Menurut Azis, petani seharusnya ditempatkan sebagai subjek utama pembangunan pangan. Artinya, petani harus memiliki hak atas tanah yang jelas, kebebasan menentukan usaha tani, posisi tawar di pasar, serta menikmati nilai tambah dari hasil kerja mereka sendiri.
"Tanpa itu semua, kenaikan produksi akan rapuh. Begitu biaya naik, lahan terdesak, atau harga jatuh, yang pertama kali tumbang selalu petani kecil," tandas Anggota Pansus Penyelesaian Konflik Agraria DPR dari Fraksi Gerindra ini.
Azis mengungkapkan data BPS 2023-2025 yang menempatkan Jawa Tengah sebagai salah satu penopang utama pangan nasional. Pada 2023, produktivitas padi tercatat 55,24 kuintal per hektare dengan produksi 9,06 juta ton.

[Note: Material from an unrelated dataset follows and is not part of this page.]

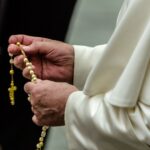 VATICAN: Pope Francis Leads Rosary Prayer, Invokes Mother Mary’s Intercession for Peace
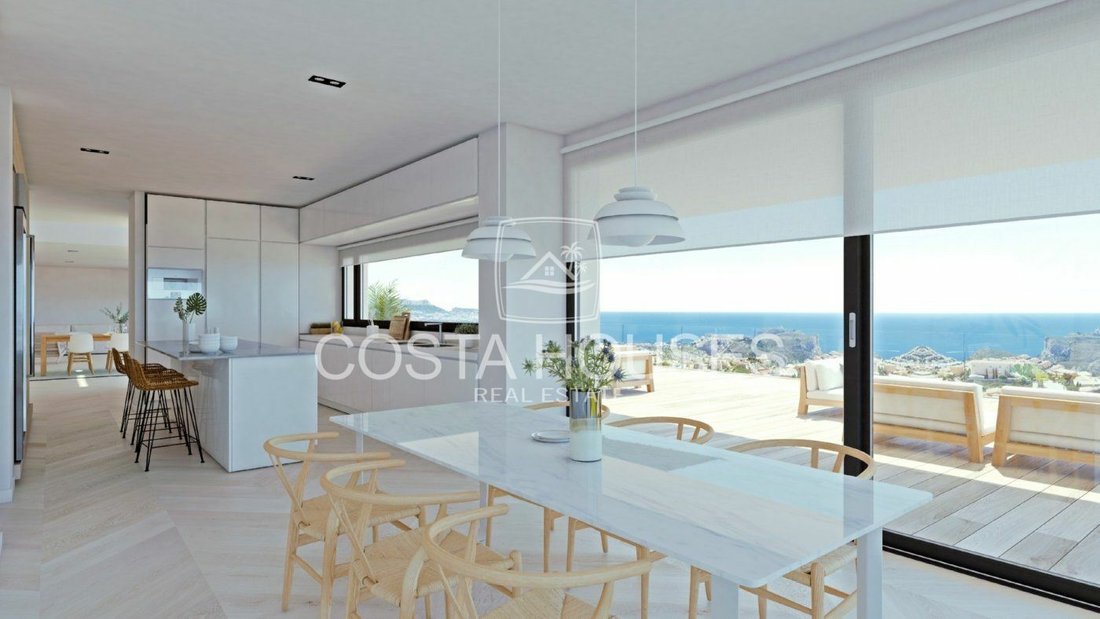 Villa in Cumbre del Sol, el Poble Nou de Benitatxell / Benitachell, Valencian Community 4 - 12404806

Pada 2024, produktivitas meningkat menjadi 57,19 kuintal per hektare. Namun, penurunan luas panen membuat produksi justru turun menjadi 8,89 juta ton. Sementara pada 2025, peningkatan luas panen diproyeksikan mendorong produksi naik hingga 9,38 juta ton.
"Pesannya jelas. Produktivitas saja tidak cukup kalau lahan makin terhimpit, ongkos produksi membengkak, dan petani tak punya kepastian usaha," ujarnya.

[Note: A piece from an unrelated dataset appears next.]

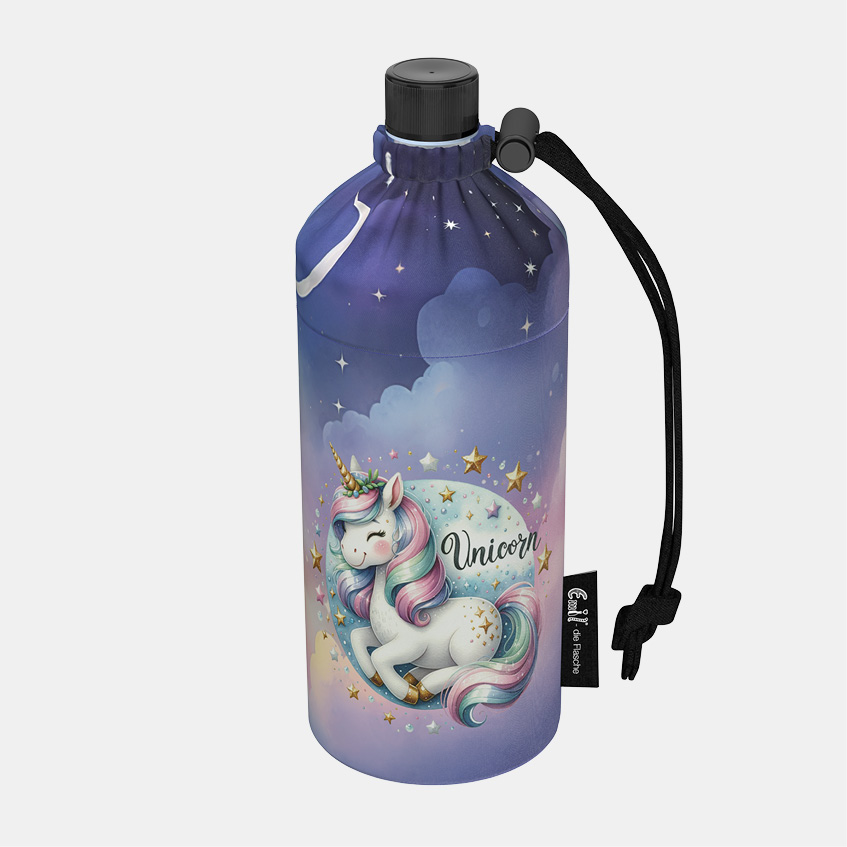 Trinkflasche Kinder Motiv Unicorn Kinder Trinkflasche Einhorn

Di Daerah Pemilihan Jawa Tengah VI yang meliputi Wonosobo, Purworejo, Temanggung, Magelang, dan Kota Magelang, kontribusi petani dinilai besar, namun tantangan yang dihadapi juga berat. Selain tekanan biaya dan alih fungsi lahan, wilayah pegunungan seperti Wonosobo dan Magelang juga rawan bencana.
Data longsor 2024 mencatat Wonosobo mengalami 80 kejadian, Magelang 64 kejadian, Purworejo 28 kejadian, dan Temanggung 24 kejadian. Kondisi ini menegaskan bahwa agenda ketahanan pangan tidak bisa dilepaskan dari isu lingkungan dan mitigasi risiko bencana.
Azis juga menyoroti potensi hortikultura di dapilnya. Temanggung tercatat sebagai produsen cabai rawit terbesar di Jawa Tengah pada 2024 dengan produksi mencapai 569,30 ribu kuintal. Sementara Wonosobo dan Magelang kuat pada komoditas bawang daun dan bawang putih.
"Kebijakan pangan tidak boleh padi-sentris. Diversifikasi pangan dan penguatan hortikultura itu bukan pelengkap, tapi strategi menjaga pendapatan petani sekaligus menjamin pasokan," kata Wasekjen DPP Partai Gerindra ini.